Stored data
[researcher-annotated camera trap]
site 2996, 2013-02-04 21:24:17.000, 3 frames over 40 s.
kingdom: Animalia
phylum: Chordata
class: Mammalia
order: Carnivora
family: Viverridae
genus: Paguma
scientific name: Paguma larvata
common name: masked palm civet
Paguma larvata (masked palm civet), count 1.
* * *
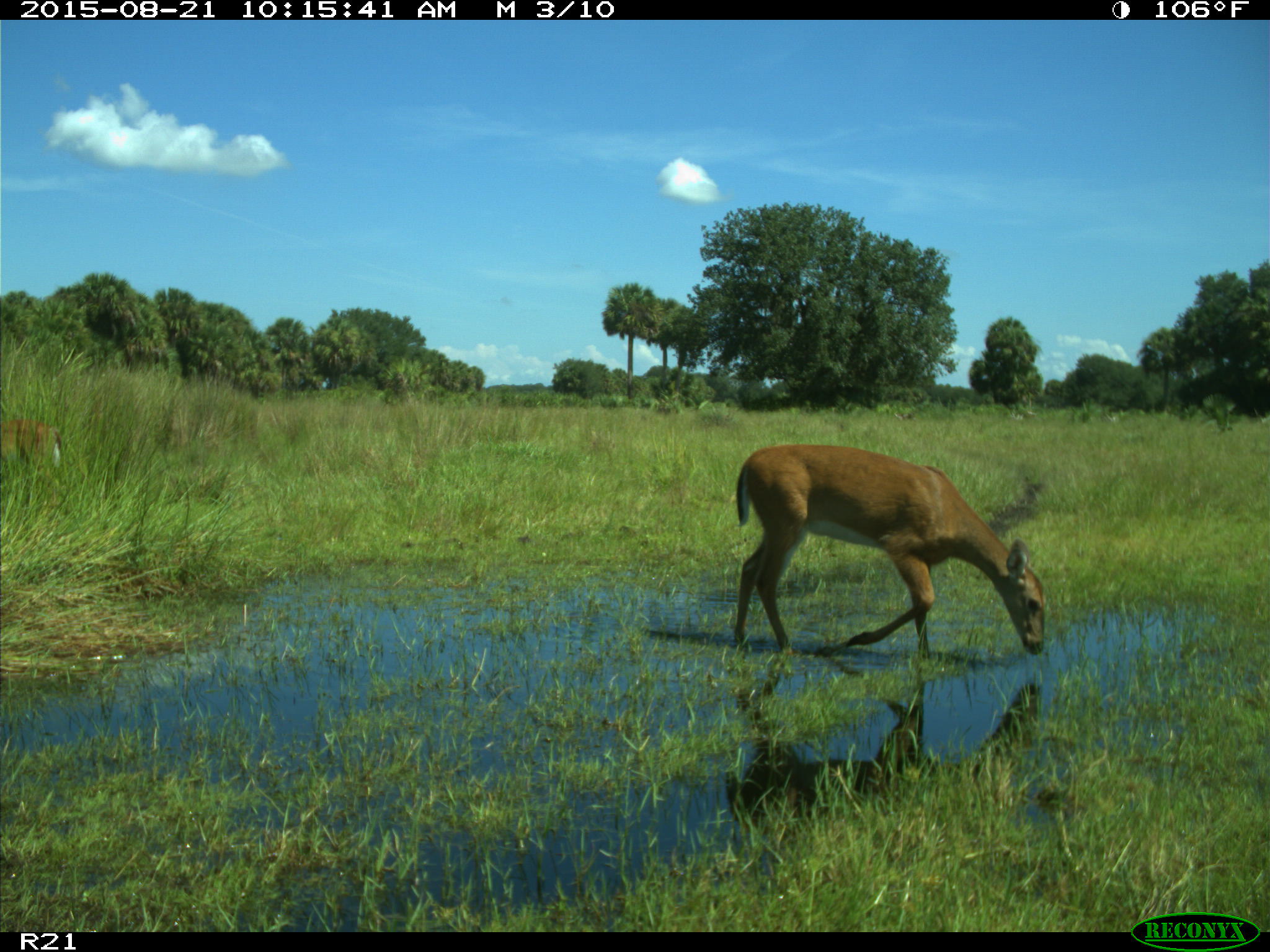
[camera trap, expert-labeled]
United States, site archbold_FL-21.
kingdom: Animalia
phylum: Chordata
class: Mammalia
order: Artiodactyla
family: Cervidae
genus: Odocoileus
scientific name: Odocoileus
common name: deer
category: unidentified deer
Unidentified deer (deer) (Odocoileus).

REQUIRED WORK: What lines above contain the string "trap"? Copy all of them.

RESPONSE TO THE EXERCISE:
[researcher-annotated camera trap]
[camera trap, expert-labeled]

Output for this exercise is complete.